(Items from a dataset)
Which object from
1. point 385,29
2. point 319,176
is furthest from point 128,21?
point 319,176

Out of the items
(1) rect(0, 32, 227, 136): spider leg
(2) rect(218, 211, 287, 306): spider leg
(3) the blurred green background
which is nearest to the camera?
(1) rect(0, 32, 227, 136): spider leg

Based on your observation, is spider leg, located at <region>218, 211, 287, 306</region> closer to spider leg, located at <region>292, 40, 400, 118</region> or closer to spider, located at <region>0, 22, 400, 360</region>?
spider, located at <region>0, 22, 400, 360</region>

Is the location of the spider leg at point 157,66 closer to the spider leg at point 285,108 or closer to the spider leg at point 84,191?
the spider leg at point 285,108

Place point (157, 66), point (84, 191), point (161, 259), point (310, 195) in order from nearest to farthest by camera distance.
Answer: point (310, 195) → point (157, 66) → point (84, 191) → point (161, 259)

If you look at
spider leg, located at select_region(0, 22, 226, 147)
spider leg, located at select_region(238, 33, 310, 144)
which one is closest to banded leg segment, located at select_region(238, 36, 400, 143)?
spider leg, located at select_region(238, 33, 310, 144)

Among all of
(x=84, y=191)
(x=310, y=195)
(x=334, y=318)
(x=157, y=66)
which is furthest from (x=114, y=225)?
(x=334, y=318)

Aim. Write every line of the records as a JSON list of strings, one string per line, leaving out blank lines.

The completed task.
[
  "Which object from",
  "1. point 385,29",
  "2. point 319,176",
  "is furthest from point 128,21?",
  "point 319,176",
  "Out of the items",
  "(1) rect(0, 32, 227, 136): spider leg",
  "(2) rect(218, 211, 287, 306): spider leg",
  "(3) the blurred green background",
  "which is nearest to the camera?",
  "(1) rect(0, 32, 227, 136): spider leg",
  "Based on your observation, is spider leg, located at <region>218, 211, 287, 306</region> closer to spider leg, located at <region>292, 40, 400, 118</region> or closer to spider, located at <region>0, 22, 400, 360</region>?",
  "spider, located at <region>0, 22, 400, 360</region>",
  "Is the location of the spider leg at point 157,66 closer to the spider leg at point 285,108 or closer to the spider leg at point 84,191?",
  "the spider leg at point 285,108",
  "Place point (157, 66), point (84, 191), point (161, 259), point (310, 195) in order from nearest to farthest by camera distance.",
  "Answer: point (310, 195) → point (157, 66) → point (84, 191) → point (161, 259)",
  "If you look at",
  "spider leg, located at select_region(0, 22, 226, 147)",
  "spider leg, located at select_region(238, 33, 310, 144)",
  "which one is closest to banded leg segment, located at select_region(238, 36, 400, 143)?",
  "spider leg, located at select_region(238, 33, 310, 144)",
  "Among all of",
  "(x=84, y=191)",
  "(x=310, y=195)",
  "(x=334, y=318)",
  "(x=157, y=66)",
  "which is furthest from (x=114, y=225)?",
  "(x=334, y=318)"
]